WHAT YOU ARE ASKED TO DO. Scan the listing below and copy every line holding "Trees".

DATASET EXTRACT.
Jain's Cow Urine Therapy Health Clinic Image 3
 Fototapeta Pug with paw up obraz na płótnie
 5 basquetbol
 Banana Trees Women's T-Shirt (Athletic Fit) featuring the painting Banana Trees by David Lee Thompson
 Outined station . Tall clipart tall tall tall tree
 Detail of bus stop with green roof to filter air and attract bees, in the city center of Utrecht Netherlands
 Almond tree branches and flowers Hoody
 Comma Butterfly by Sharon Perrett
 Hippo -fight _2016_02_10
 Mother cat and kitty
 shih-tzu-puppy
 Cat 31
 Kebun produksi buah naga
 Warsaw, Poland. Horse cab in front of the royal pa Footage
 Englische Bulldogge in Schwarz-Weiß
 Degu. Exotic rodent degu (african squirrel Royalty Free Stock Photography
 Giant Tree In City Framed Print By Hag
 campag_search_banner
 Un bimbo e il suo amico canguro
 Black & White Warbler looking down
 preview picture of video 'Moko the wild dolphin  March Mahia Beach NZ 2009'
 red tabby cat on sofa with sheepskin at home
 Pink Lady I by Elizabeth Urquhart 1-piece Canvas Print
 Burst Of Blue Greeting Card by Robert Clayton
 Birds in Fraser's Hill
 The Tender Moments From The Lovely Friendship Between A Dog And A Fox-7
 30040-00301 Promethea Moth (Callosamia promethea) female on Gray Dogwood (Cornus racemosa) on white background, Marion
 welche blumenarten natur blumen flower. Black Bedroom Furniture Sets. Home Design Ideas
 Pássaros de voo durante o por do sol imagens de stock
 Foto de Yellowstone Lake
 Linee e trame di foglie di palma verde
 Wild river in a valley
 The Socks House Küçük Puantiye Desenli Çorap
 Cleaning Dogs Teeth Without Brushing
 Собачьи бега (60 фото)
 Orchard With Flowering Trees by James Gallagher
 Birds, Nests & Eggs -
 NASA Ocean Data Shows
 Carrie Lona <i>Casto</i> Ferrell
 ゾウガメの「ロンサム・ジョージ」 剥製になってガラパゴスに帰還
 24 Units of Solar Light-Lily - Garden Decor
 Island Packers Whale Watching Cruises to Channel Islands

SOLUTION TO THE EXERCISE.
 Banana Trees Women's T-Shirt (Athletic Fit) featuring the painting Banana Trees by David Lee Thompson
 Orchard With Flowering Trees by James Gallagher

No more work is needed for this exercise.